**Exercises**
[A] Name every state of a circuit breaker that the circuit breaker page below describes.
[B] Using the circuit breaker page below, answer these:
(i) In the opening scenario, which service is down?
(ii) What event moves the breaker from the Open state to the Half-Open state?
(iii) In the Closed state, what is done with failures?

The Problem
Imagine Service A calls Service B, which calls Service C. Service C is down. What happens? Service B keeps trying and timing out. Service A waits for B. Every request piles up. Soon, your entire system is frozen - one failed service took everything down.
A circuit breaker is like an electrical circuit breaker: when things fail too often, it "trips" and stops trying, returning a fallback response instead.
// WITHOUT Circuit Breaker User user = userService.getUser(id); // Waits 30 seconds... timeout User user = userService.getUser(id); // Waits 30 seconds again... // Thread pool exhausted, system crashes // WITH Circuit Breaker User user = userService.getUser(id); // Fails User user = userService.getUser(id); // Fails User user = userService.getUser(id); // Circuit OPENS! User user = userService.getUser(id); // Returns fallback immediately
Circuit Breaker States
CLOSED (Normal)
↓ failures exceed threshold
OPEN (Failing fast - returns fallback immediately)
↓ wait duration expires
HALF-OPEN (Testing - allows limited requests)
↓ requests succeed → CLOSED
↓ requests fail → OPEN
Closed
Normal operation. Requests pass through. Failures are counted.
Open
Too many failures. Requests fail immediately with fallback.
Half-Open
Testing recovery. Limited requests allowed to check if service is back.

**Data below**
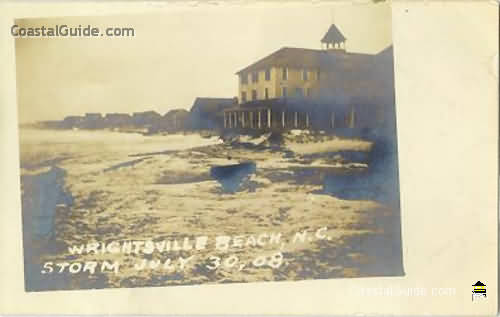 Vintage illustrations and photos of Wrightsville Beach, NC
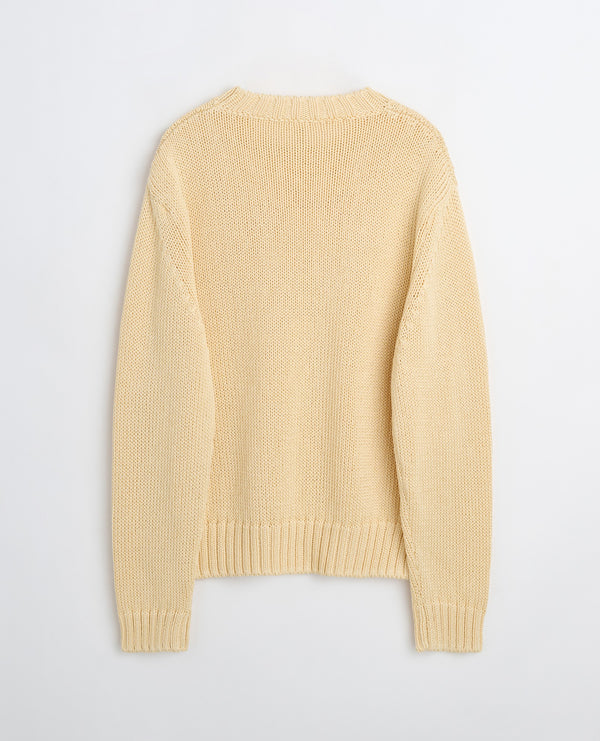Sunflower Frederik Cotton Sweater - Off White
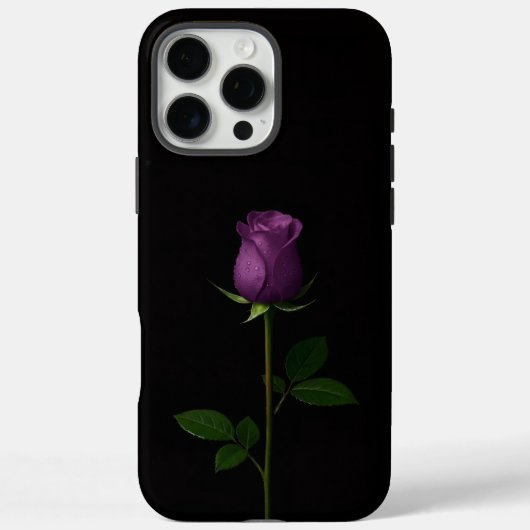 Zwart 4 Luxe iPhone 16 Pro Max, Koninklijke Paarse Case-Mate iPhone Case (Achterkant)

**Outputs by task**
[A] Closed, Open, Half-Open

[B]
(i) Service C
(ii) The wait duration expires.
(iii) They are counted.